Pobres e ricos não se assemelham nem mesmo quando o assunto é o impacto da inflação no orçamento. Enquanto as famílias de baixa renda estão preocupadas com o aumento nos preços para comer e morar, os mais abastados observam a alta dos serviços. Isso explica porque na pandemia da covid-19, a inflação penalizou (em geral) mais os pobres do que os ricos no Nordeste.
Com um grande número de pessoas da baixa renda (até 1,5 salário mínimo por mês), a região também registrou a maior inflação do País, entre janeiro de 2020 a março de 2023, acumulando alta de 26,46%, enquanto a média das demais regiões foi de 23,51%.
Nesta terça-feira (9), o Instituto Brasileiro de Economia da Fundação Getulio Vargas (FGV IBRE) divulgou o Índice de Preços ao Consumidor Regional (IPC-Regional), com destaque para o Nordeste, mostrando que o 'monstro' da inflação ganha aparência diferente, dependendo da região do Brasil ou do nível de renda da população.

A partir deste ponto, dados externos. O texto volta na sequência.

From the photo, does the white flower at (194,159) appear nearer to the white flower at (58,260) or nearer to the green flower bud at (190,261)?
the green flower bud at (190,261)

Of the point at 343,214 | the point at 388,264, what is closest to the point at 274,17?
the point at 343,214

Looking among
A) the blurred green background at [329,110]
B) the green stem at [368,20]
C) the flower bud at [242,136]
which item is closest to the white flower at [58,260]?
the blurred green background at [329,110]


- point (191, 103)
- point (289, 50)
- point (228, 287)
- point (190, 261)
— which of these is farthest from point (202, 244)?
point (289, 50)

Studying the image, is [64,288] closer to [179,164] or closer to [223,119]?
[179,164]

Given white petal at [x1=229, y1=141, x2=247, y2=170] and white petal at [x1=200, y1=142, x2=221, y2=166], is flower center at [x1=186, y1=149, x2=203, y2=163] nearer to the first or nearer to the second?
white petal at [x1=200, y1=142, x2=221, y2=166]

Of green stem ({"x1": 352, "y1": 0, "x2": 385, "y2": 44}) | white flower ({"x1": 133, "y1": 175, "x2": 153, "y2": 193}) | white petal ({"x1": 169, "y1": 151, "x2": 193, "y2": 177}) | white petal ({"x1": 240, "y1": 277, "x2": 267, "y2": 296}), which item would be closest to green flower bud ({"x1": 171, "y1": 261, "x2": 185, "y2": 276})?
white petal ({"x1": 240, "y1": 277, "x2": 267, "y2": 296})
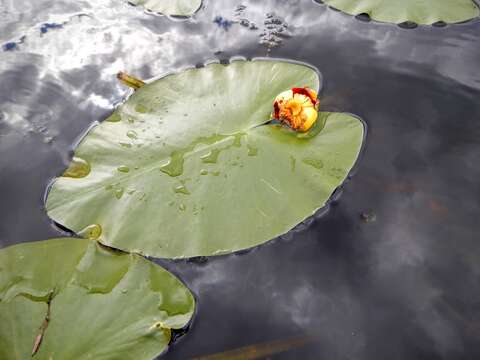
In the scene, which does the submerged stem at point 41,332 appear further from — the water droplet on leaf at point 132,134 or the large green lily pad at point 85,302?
the water droplet on leaf at point 132,134

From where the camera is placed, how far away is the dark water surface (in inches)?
45.6

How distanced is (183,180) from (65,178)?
0.40 m

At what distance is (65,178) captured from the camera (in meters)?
1.45

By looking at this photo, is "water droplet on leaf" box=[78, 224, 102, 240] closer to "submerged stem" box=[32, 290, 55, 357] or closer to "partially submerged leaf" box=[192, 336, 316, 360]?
"submerged stem" box=[32, 290, 55, 357]

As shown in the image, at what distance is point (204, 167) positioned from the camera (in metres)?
1.42

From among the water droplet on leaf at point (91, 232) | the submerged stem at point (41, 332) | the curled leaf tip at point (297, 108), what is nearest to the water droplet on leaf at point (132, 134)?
the water droplet on leaf at point (91, 232)

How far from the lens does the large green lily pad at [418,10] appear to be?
6.08 ft

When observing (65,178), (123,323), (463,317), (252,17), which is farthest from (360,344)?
(252,17)

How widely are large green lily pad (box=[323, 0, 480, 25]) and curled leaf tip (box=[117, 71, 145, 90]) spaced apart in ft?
3.15

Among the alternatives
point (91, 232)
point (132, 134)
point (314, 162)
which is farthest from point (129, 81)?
point (314, 162)

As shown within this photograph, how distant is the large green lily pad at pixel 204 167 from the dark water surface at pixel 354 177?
0.25 ft

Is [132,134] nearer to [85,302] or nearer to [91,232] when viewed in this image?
[91,232]

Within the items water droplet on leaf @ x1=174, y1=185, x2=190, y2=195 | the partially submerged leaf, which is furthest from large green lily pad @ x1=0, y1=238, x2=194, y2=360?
water droplet on leaf @ x1=174, y1=185, x2=190, y2=195

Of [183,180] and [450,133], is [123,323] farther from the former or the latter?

Famílias de baixa renda comprometem uma parcela maior do orçamento com alimentos (30,65%) e habitação (28,65%), somando quase 60% do gasto mensal. Já os hábitos de consumo das famílias de alta renda (acima de 11,5 salários mínimos por mês) são diferentes. Quanto mais se ganha, menos se compromete a renda com alimentos. Para os ricos, contam os gastos com transporte próprio (25,4%) e habitação (22,3%).

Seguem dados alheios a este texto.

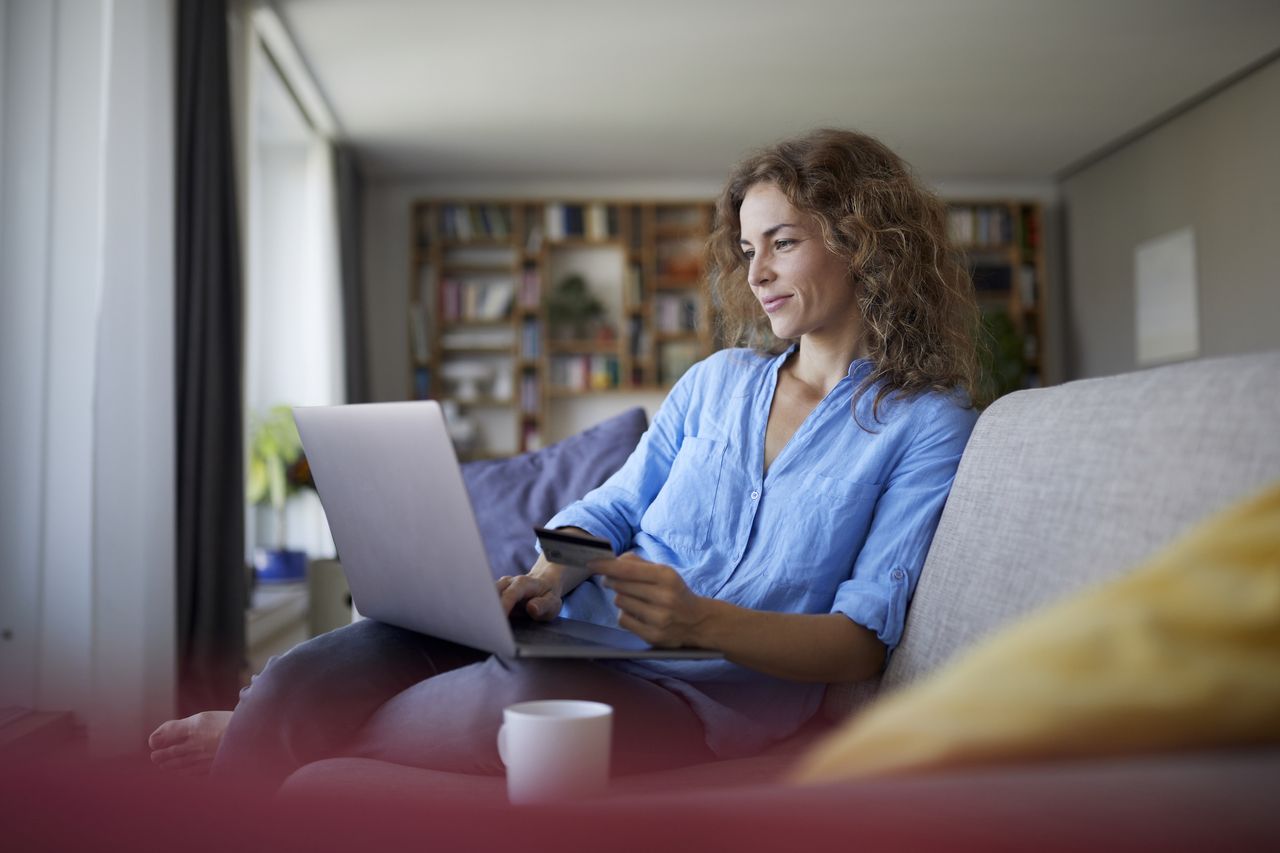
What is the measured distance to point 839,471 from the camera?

Entre janeiro de 2020 e março de 2023, os alimentou tiveram aumento de 43,24%, muito acima da inflação. O estudo da FGV aponta dez alimentos que pressionaram a inflação neste período. Aparecem nesta lista óleo de soja (119,02%), arroz (80,41%), milho de pipoca (76,46%), farinha de mandioca (74,45%), açúcar cristal (59,71%), margarina (59,43%), linguiça (58,49%), ovos (56,48%), leite em pó (54,05%) e pão francês (46,37%).
DE VILÃO A ALIADO
Várioas fatores influenciaram a inflação entre janeiro de 2020 e março de 2023. Além da pandemia de Covid-19, teve a crise hídrica e
aumento do preço do petróleo em 2021, culminando com o conflito geopolítico entre Rússia e Ucrânia em 2022, que afetou novamente o preço do petróleo, bem como de importantes commodities agrícolas, como trigo e milho.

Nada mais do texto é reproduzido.